Enhanced photocatalytic degradation of tetracycline by constructing a controllable Cu2O–TiO2 heterojunction with specific crystal facets

A heterojunction photocatalytic system has been widely called for to solve tetracycline (TC) water pollution problems. However, the pollutant degradation mechanism with a Z-scheme or double-charge transfer photocatalyst has remained ambiguous. In this work, we successfully constructed a controllable heterojunction between TiO2 and Cu2O by adjusting the exposed facets of Cu2O without additional surfactant. XPS, FT-IR, EIS, PL, EPR, LC-MS, photocurrent curves and scavenger experiments, as well as XRD characterization before and after photocatalysis, demonstrate that the heterojunction with double-charge transfer mechanism exists between TiO2 and cubic Cu2O exposed {100} facets (100Cu2O), where electrons diverted from 100Cu2O to TiO2 by O atoms to enhance the TC photocatalytic degradation rate.

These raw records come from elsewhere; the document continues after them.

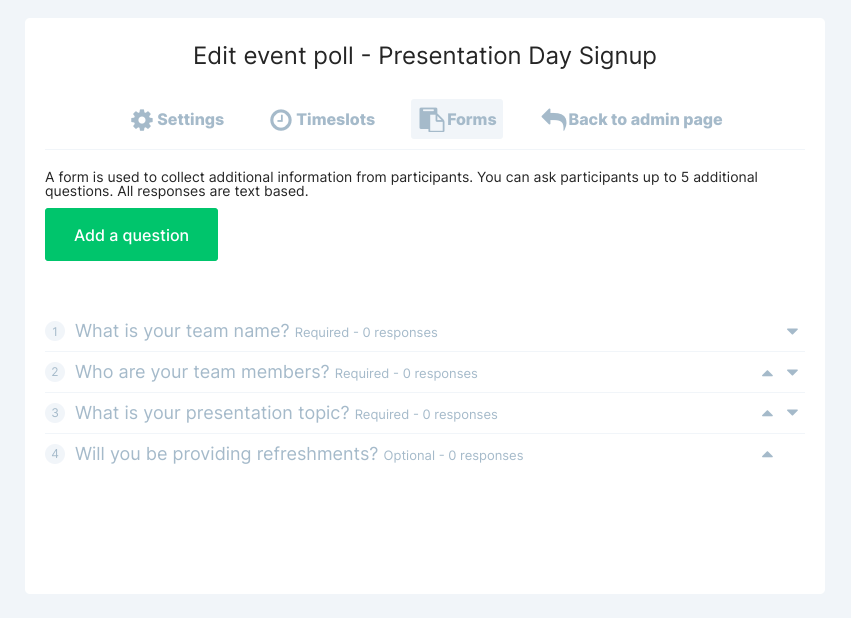 Edit event poll - Presentation Day Signup

Settings Timeslots Forms Back to admin page

A form is used to collect additional information from participants. You can ask participants up to 5 additional questions. All responses are text based.

Add a question

1 What is your team name? Required - 0 responses

2 Who are your team members? Required - 0 responses

3 What is your presentation topic? Required - 0 responses

4 Will you be providing refreshments? Optional - 0 responses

However, the complete decomposition of TC intermediate products was attenuated as the TC degradation reaction was drifted on the more positive conduction band of TiO2. Instead, Z-scheme heterojunction between TiO2 and octahedral Cu2O exposed {111} facets, (111Cu2O) was formed where electrons moved from the conduction band of TiO2 to the valence band of 111Cu2O by Cu atoms. Thereby, TC degradation occurred at the conduction band of 111Cu2O, which enhanced the TC photo-degradation rate and the profound decomposition of TC intermediate simultaneously. We expect that this work can contribute to the prospective application of heterojunction for the photocatalytic degradation of antibiotics.